King County voters defeat a $215 million parks and open-space bond issue on September 17, 1996.

  • By Alyssa Burrows
  • Posted 1/02/2003
  • Essay 4111

On September 17, 1996, King County voters defeat a $215 million bond proposal intended to fund habitat restoration, purchase lands for parks and open spaces, and create ballfields.

The Metropolitan King County Council proposed the "Fields and Streams" measure, which would have used a third of the funds to restore salmon and wildlife habitats and the rest to purchase land for open spaces and parks, to improve existing parks, and to create new ballfields.

Seattle had at this time 185 ballfields on which 2,500 different softball, baseball, and other teams competed both against each other and for a field on which to play. The bond proposed the creation of 70 new soccer and baseball fields, six new basketball courts, and three new tennis courts.

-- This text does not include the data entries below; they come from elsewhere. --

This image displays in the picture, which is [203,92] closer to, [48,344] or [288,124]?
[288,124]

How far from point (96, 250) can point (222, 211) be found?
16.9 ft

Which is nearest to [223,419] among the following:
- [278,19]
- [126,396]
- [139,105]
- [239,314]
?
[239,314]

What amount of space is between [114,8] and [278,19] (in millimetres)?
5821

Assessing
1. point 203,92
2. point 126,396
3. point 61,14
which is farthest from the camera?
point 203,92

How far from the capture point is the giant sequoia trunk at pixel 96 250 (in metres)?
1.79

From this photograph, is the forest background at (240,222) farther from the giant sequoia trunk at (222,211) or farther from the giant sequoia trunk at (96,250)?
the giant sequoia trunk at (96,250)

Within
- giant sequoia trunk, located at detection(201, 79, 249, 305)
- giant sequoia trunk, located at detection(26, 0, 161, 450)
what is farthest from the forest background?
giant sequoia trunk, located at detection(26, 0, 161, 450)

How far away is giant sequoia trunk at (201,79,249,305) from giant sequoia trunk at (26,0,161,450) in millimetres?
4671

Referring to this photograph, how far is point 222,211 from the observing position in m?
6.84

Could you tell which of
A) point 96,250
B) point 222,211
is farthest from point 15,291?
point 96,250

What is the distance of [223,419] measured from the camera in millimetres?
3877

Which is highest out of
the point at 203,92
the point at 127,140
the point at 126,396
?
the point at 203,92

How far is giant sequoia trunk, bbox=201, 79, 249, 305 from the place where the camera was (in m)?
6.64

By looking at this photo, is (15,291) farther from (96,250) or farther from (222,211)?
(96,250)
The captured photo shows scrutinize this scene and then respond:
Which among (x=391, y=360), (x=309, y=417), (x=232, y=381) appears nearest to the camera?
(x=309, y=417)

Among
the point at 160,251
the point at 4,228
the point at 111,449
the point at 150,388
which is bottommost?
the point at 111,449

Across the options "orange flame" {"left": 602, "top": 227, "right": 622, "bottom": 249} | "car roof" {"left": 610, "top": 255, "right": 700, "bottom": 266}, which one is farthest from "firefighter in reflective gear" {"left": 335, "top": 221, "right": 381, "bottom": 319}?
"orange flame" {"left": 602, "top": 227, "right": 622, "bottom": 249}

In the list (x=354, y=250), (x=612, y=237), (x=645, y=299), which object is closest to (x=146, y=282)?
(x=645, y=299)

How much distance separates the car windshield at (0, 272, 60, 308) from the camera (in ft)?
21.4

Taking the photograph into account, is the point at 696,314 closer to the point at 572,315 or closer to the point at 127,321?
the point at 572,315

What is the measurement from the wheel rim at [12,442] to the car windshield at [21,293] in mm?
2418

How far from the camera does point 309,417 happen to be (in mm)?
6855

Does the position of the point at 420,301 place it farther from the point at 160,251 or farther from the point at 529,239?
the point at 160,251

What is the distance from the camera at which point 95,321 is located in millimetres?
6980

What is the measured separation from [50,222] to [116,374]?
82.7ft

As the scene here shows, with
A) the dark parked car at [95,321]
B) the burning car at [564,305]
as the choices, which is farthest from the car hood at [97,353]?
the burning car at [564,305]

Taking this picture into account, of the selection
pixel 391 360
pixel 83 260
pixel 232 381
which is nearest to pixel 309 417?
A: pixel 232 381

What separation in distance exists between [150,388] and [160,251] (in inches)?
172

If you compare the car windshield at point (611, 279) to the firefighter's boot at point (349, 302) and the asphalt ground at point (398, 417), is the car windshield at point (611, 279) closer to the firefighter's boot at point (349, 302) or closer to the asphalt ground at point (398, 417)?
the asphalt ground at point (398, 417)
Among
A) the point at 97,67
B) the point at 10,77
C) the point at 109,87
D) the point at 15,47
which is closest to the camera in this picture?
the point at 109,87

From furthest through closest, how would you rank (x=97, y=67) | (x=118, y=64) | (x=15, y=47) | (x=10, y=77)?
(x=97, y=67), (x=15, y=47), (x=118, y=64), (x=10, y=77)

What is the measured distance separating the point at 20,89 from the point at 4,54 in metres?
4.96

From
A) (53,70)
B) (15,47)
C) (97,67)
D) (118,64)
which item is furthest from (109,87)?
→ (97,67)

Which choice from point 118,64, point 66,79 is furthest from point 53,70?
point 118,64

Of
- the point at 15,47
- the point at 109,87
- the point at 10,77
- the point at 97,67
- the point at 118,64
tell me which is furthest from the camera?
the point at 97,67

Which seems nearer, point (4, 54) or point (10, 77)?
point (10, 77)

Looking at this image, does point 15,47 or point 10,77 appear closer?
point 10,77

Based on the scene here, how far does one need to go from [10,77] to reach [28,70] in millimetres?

The measure received a 54.4 percent majority vote, but its passage required a 60 percent majority. An accompanying levy, a $30.5 million maintenance fund to pay for the upkeep of new parks projects through the next decade, also failed.


Larry Lange, "Voters Reject Parks, Open-space Issues," Seattle Post-Intelligencer, September 18, 1996, p.A-6; David Schaefer, "King County Parks: Lack of Voters Defeats Measure," The Seattle Times, September 18, 1996, p. C-5.